The GNFS-function $f(n)$ with $n$ the number for which we search the factorisation shows the complexity of that factorisation:
\begin{align} f(n) = e^{\left(\sqrt[3]{\frac{64}{9}} + o(1)\right)\left(\ln n\right)^{\frac{1}{3}} \left(\ln\ln n\right)^{\frac{2}{3}}} \end{align}
What is the meaning and value of $o(1)$?
Thanks for the help!
On
Given two functions $h, g \colon \mathbb{N} \to \mathbb{N}$, in general $h \in o(g)$ means that for every choice of a constant $k > 0$, you can find a constant $a$ such that the inequality $0 \leq h(n) < k \, g(n)$ holds for all $n > a$.

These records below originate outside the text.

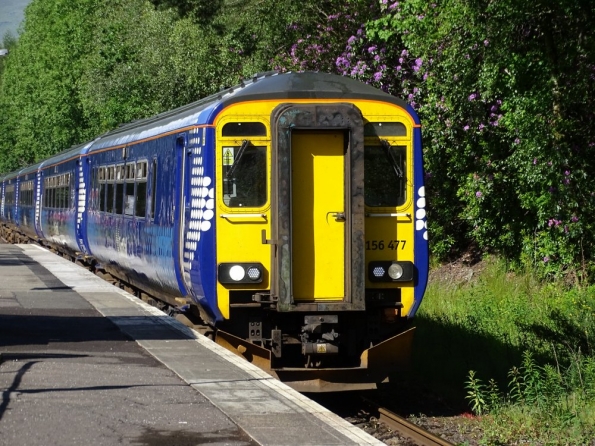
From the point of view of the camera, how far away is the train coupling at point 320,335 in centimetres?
1130

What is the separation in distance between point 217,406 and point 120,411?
78 cm

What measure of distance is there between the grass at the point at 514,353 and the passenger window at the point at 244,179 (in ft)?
9.12

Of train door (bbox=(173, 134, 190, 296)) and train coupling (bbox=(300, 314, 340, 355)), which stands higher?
train door (bbox=(173, 134, 190, 296))

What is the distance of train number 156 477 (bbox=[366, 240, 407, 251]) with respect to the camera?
457 inches

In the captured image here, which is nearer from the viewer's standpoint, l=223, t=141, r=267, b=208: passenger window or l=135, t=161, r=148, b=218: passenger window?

Here, $1$ stands for the constant function $g(n) = 1$ for all $n \in \mathbb{N}$. Therefore, $o(1)$ in your expression stands for any function $h \colon \mathbb{N} \to \mathbb{N}$ such that, for every choice of a constant $k > 0$ there is a constant $a$ such that $0 \leq h(n) < k$ holds for all $n > a$. In other words, $\lim_{n \to \infty} h(n) = 0$.
It means, by definition: "which goes to $0$ as $n\to\infty$."
Now, for the value... it could be any function converging to $0$. In this particular case, you could try to get more information about this low-order term, but without more information we cannot say anything else.